== Übungsdaten ==
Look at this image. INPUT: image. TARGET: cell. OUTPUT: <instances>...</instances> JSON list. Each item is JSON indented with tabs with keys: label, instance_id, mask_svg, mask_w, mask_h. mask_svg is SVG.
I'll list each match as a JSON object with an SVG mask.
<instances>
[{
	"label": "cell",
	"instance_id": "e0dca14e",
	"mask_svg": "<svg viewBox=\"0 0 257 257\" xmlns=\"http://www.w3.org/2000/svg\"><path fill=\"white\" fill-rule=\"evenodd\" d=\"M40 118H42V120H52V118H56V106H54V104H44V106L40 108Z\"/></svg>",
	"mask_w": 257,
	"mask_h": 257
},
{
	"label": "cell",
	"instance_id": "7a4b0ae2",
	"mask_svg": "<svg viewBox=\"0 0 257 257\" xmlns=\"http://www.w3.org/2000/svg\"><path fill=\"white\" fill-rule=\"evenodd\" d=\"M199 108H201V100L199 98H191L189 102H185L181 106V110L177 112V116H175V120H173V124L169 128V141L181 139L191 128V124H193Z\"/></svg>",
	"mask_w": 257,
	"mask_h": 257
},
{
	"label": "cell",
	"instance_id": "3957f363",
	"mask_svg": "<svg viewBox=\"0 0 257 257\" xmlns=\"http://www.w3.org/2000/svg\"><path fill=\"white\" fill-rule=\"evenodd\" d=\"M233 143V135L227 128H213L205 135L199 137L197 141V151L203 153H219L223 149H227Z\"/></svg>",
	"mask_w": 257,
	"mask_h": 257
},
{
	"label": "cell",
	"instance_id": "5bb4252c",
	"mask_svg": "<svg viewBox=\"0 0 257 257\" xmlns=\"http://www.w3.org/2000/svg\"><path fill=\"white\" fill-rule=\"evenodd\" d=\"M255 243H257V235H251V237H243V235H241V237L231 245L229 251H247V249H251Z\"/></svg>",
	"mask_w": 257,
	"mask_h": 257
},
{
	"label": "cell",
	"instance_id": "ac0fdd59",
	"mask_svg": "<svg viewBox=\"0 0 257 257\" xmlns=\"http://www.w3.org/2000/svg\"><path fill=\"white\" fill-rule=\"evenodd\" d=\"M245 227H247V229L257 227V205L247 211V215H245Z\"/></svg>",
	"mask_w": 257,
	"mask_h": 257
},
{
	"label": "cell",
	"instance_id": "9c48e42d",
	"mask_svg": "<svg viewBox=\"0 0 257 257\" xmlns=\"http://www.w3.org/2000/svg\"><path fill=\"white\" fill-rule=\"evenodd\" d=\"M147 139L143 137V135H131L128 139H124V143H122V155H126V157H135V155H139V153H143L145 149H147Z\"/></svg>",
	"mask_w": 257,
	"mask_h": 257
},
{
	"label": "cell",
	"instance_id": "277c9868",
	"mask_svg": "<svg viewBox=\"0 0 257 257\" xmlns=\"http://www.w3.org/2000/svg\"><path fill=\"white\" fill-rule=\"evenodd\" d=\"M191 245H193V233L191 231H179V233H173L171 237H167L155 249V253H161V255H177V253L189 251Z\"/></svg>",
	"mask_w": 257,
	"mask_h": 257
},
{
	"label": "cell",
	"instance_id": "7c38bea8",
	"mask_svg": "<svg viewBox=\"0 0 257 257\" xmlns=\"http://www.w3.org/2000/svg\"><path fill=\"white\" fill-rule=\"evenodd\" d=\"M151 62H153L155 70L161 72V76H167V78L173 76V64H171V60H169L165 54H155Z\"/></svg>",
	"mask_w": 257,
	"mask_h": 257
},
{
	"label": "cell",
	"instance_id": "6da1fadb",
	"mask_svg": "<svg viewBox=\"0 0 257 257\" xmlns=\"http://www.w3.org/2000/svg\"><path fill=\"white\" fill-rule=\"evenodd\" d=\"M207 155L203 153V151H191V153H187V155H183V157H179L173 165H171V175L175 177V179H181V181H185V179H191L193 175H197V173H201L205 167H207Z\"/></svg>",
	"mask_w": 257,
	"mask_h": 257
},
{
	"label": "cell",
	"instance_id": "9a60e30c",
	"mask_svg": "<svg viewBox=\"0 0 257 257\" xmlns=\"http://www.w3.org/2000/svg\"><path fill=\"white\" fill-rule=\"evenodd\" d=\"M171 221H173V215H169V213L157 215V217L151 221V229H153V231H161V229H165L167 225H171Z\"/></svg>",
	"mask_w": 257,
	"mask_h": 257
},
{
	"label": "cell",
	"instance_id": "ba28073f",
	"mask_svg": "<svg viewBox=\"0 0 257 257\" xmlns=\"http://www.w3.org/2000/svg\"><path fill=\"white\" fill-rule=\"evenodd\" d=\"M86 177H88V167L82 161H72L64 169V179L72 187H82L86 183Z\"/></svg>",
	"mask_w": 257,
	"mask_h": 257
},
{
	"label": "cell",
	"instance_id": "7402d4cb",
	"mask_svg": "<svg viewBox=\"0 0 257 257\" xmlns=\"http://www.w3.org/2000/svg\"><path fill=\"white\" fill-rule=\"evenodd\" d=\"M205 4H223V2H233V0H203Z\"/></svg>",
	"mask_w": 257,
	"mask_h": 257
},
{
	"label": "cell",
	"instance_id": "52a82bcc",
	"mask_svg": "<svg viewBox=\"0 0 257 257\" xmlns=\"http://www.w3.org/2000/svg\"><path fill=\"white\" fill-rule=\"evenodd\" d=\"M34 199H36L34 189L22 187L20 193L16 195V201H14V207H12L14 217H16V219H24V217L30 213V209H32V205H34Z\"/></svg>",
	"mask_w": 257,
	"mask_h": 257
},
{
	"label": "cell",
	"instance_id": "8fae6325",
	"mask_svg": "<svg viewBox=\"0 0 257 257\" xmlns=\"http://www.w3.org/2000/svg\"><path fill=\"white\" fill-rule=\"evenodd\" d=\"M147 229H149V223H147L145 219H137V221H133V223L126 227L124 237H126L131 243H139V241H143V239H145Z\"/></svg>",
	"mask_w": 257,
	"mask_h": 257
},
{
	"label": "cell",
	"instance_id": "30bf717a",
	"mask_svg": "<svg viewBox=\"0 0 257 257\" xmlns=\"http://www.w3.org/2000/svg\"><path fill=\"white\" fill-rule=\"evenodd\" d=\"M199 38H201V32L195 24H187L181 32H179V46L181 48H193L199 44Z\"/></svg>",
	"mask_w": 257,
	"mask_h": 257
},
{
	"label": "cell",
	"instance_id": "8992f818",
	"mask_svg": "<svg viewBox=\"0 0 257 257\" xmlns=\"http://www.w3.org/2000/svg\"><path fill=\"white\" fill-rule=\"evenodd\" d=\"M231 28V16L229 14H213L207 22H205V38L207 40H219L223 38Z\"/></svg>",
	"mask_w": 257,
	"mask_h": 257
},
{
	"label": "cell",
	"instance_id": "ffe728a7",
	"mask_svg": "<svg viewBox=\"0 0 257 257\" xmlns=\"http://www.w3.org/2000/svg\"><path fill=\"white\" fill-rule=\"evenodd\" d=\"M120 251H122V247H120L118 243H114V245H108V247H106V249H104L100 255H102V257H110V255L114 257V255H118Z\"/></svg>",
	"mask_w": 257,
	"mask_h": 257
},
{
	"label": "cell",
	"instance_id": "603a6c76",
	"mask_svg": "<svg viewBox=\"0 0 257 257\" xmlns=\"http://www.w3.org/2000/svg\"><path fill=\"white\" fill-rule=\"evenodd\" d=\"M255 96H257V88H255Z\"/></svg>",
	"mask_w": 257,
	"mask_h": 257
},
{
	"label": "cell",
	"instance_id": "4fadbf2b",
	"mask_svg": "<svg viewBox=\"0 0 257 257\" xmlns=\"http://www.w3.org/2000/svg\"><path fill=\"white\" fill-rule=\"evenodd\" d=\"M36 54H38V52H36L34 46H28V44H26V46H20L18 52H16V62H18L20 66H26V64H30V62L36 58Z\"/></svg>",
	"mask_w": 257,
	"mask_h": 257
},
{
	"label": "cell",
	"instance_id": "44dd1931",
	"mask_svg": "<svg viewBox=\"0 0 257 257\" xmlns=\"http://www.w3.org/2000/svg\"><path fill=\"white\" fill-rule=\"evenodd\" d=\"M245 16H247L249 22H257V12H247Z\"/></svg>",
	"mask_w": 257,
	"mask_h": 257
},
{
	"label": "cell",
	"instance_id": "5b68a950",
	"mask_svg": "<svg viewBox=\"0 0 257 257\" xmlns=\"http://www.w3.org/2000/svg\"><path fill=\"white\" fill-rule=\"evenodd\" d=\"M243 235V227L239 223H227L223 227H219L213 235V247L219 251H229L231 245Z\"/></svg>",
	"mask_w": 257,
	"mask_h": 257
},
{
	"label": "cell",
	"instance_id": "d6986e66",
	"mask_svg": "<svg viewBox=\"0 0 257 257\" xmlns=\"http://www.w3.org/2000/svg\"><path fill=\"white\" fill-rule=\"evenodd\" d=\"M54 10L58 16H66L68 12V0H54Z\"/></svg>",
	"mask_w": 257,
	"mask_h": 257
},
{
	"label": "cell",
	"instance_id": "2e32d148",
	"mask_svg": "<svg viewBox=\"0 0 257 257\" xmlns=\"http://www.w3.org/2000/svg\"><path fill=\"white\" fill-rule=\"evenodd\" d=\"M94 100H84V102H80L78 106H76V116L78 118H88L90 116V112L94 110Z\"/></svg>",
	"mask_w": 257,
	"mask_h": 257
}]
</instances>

--

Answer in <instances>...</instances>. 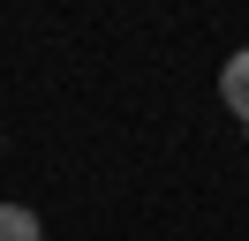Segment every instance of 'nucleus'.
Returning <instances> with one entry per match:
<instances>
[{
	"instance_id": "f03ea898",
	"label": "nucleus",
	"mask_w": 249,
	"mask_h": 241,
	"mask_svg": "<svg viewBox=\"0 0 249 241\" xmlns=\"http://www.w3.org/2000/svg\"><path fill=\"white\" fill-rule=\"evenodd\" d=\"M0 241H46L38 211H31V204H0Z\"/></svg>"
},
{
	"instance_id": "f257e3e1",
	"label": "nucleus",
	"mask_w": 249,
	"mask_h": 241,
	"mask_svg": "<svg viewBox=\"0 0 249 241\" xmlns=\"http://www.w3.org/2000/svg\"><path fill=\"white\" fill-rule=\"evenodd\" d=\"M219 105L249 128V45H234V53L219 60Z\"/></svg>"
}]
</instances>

== Aufgabe ==
Führe jede Zeile der Daten oben auf, die das Wort „JSON“ enthält. Groß- und Kleinschreibung ist zu beachten.

== Lösung ==
Look at this image. INPUT: image. TARGET: cell. OUTPUT: <instances>...</instances> JSON list. Each item is JSON indented with tabs with keys: label, instance_id, mask_svg, mask_w, mask_h. mask_svg is SVG.
I'll list each match as a JSON object with an SVG mask.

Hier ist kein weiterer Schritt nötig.